红蜘蛛颔首,沉浸于回忆之中:“我找到了刻着自己名字的空荡荡的雕像基座、威震天的全息影像,还有那片湛蓝的花海。我在那里驻留了很久,直到地面上凭空伸出无数双黑色的手,把我拖进了一片焦油般的液体里。我想要挣脱,可奇怪的是,推进器突然失灵了……”
“我好像明白了。”大黄蜂的表情严肃起来,“你遭遇了‘搁浅物’,而搁浅物与生者接触会触发虚爆。所以两天前,我们在一个虚爆后留下的大坑里发现了你。”
“怎么回事?”红蜘蛛蓦地感到不安,“时间过去多久了?”
“你最后一次来找我……”大黄蜂思索片刻,“大概是三百年前。”
“我消失了三百年?!”
“那段时间你都在哪里?”
红蜘蛛被闹翻天问住了。十万多个日夜,在他的存储扇区中却唯有一片空白。“我不知道。”他合上光镜,陷入沉思,“我好像在水中漂流了很久,被潮汐带去了一处海滩,在那里见到了某个熟悉的面孔……很奇怪,我无论如何都想不起来那是谁。我甚至不知道自己怎么会重新拥有了实体,就仿佛被赋予了第二次生命……”
“你太疲惫了,”大黄蜂安抚着红蜘蛛的脊背,“我们可以之后再说。”
“不。”红蜘蛛注视着他,目光如炬。此刻他的处理器中燃烧着太多困惑,天翻地覆的世界、接连涌现的概念……太多问题需要解答。
“我想知道赛博坦究竟发生了什么。为何我一醒来就身处这个名不见经传的神秘机构,为何你们的涂装都带上了同样的‘布桥司’标志,为何你们总是在关键问题上闪烁其词?”
“我们会向你解释一切的,我保证。”大黄蜂握住了他因不安而蜷缩的手,“但不是现在。现在的你需要休息。”
闹翻天拍了拍他的另一只手:“也许明天一觉醒来,你会发现有惊喜在等着你。”
“说出来就不叫惊喜了。”红蜘蛛不服气地撅起了嘴,“但愿你们真的能把一切给我捋清楚。”
惊天雷笑着摇摇头:“好了,咱们再不走吊钩就要进来抓人了。”
“记得补充能量。还有,做个好梦。”大黄蜂向红蜘蛛眨了眨光镜,露出了他标志性的温暖笑容。
红蜘蛛目送他们离开房间,仿佛突然失去了支点一般,酸软无力的身体重重跌回床面。方才的一幕仍在他脑海中挥之不去——他们在笑着。惊天雷的手搭在闹翻天和大黄蜂肩上,谈论着他从未听闻的遥远星系,而这一切都与他无关。

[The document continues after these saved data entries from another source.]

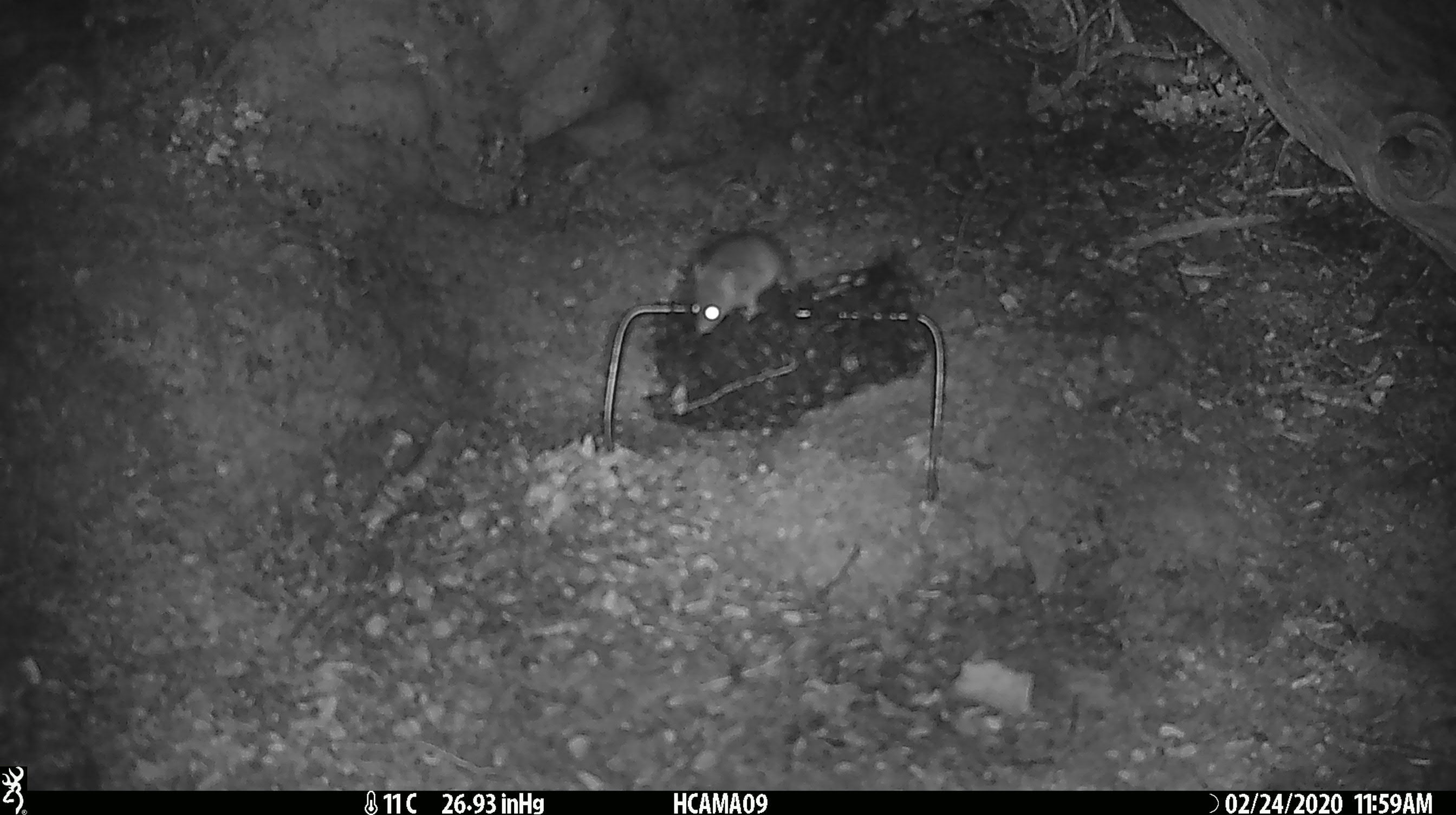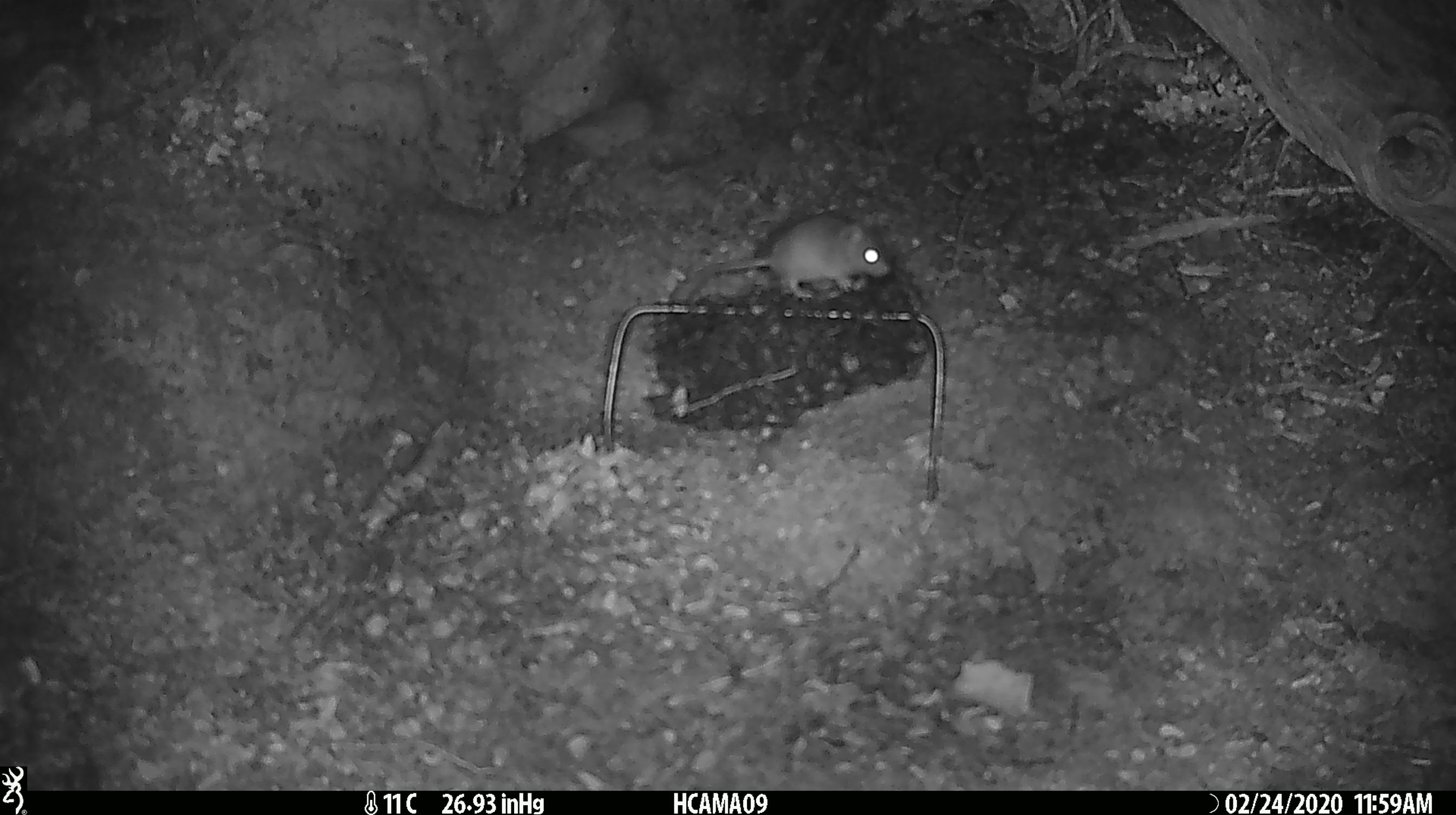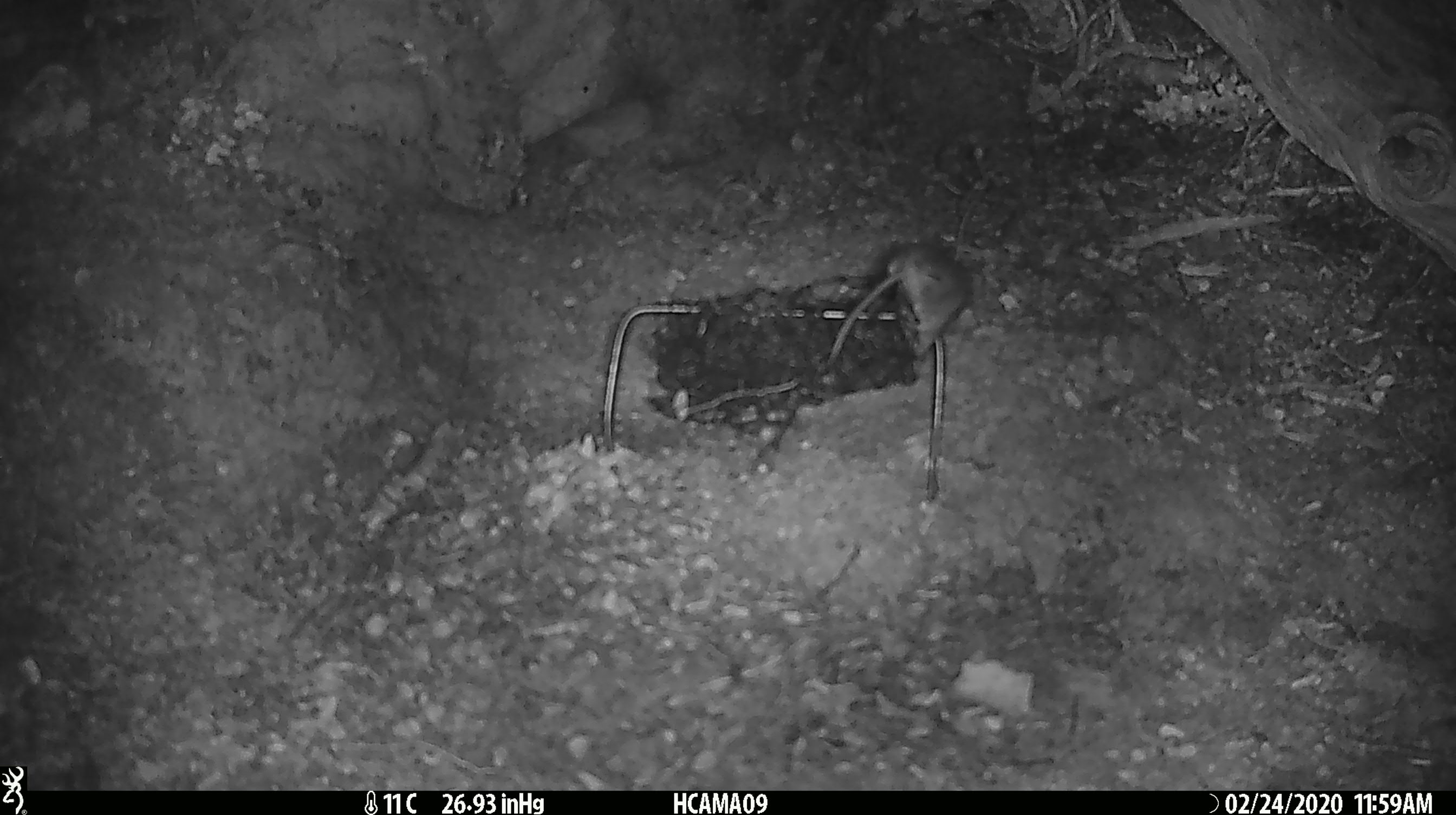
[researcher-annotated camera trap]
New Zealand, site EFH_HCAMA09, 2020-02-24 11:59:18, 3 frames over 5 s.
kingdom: Animalia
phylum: Chordata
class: Mammalia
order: Rodentia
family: Muridae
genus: Mus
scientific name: Mus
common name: mouse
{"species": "mouse (Mus)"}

承认吧,红蜘蛛。世界没了你也会照样旋转。不,世界没了你,或许会变得更好。
一位护士默默走进病房,抽取了他的循环液(血液)样本,留下一份飞行单位的标准能量配给后又默默离去。随即,灰白的房间重归寂静。记忆开始回溯至他的脑模块,他试图回忆起昨天的抢救,只觉得被割裂成了截然不同的两半——一部分在手术台上,被规律的高压起搏器贯穿身体;另一部分则漂浮在无边无涯的海中,漆黑、冰冷而孤寂。最终,他任疲惫掌控了处理器,挥去了那些如鲠在喉的、悬而未决的问题,沉入了梦境虚无缥缈的怀抱。
4.3
红蜘蛛再度梦见了“冥滩”。橘红的恒星就要隐没于波光粼粼的海面,他孑然一身徜徉于海岸线,任他如何奔跑、任他飞向天际,可那漆黑的岩滩却仿佛永恒般漫长,总也望不到尽头。
沙滩上脚印凌乱。他又回到了原点。
“你是……一个徘徊于生死之间的游魂。一个‘赫(akh)’。”
如此挥之不去的声音,究竟是谁呢?
他在濒死体验的潮汐中醒来,感到四肢阵阵发冷。坐起身时,布桥司的徽标再度映入眼帘,而他甚至尚未知晓那究竟意味着什么。连在左手的输液针头已经被摘除,若不是针孔还在隐隐作痛,他可能会以为一切仅仅是场幻觉。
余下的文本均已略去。